Crawled caption data:
-- Opening Marker --
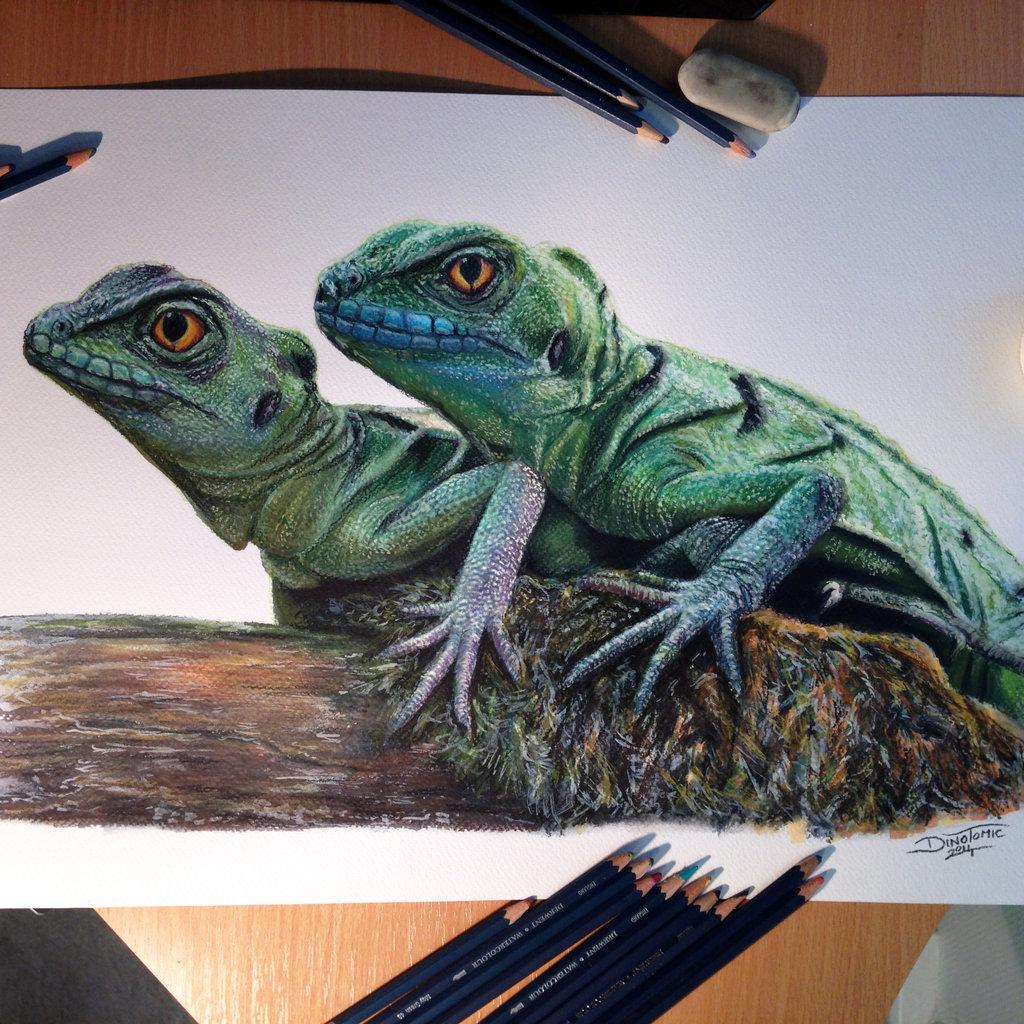 Drawn reptile chinese water dragon Deviantart AtomiccircuS Chinese water Pencil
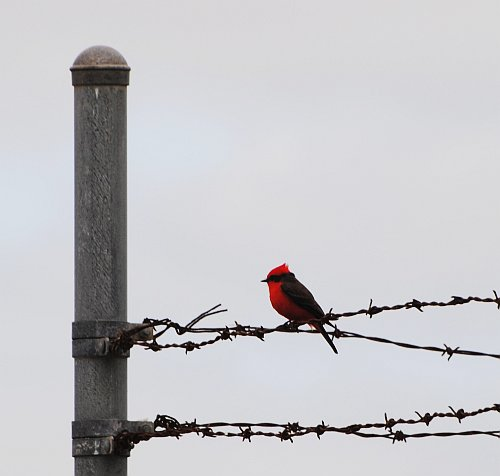 Vermilion Flycatcher_1Jan2013_Miami-DadeFL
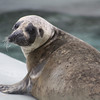 Harbor Seal - The Alaska Zoo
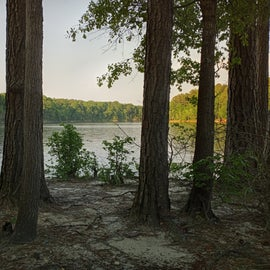 Falls Lake NC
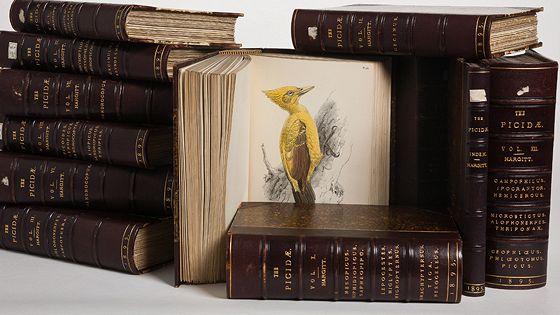 1368 дятлов в неизвестной рукописи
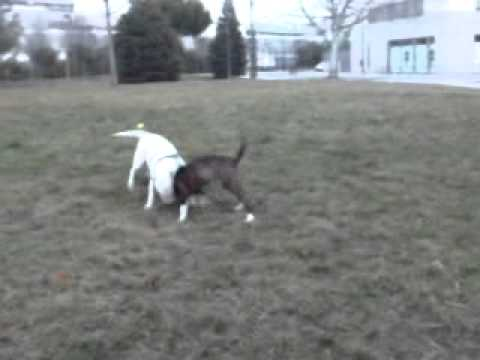 Pitbull vs Bull Terrier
-- Closing Marker --
### TASK PROMPT
Could you output every entry exactly as written, skipping the pictures?

### ANSWER SECTION
 Drawn reptile chinese water dragon Deviantart AtomiccircuS Chinese water Pencil
 Vermilion Flycatcher_1Jan2013_Miami-DadeFL
 Harbor Seal - The Alaska Zoo
 Falls Lake NC
 1368 дятлов в неизвестной рукописи
 Pitbull vs Bull Terrier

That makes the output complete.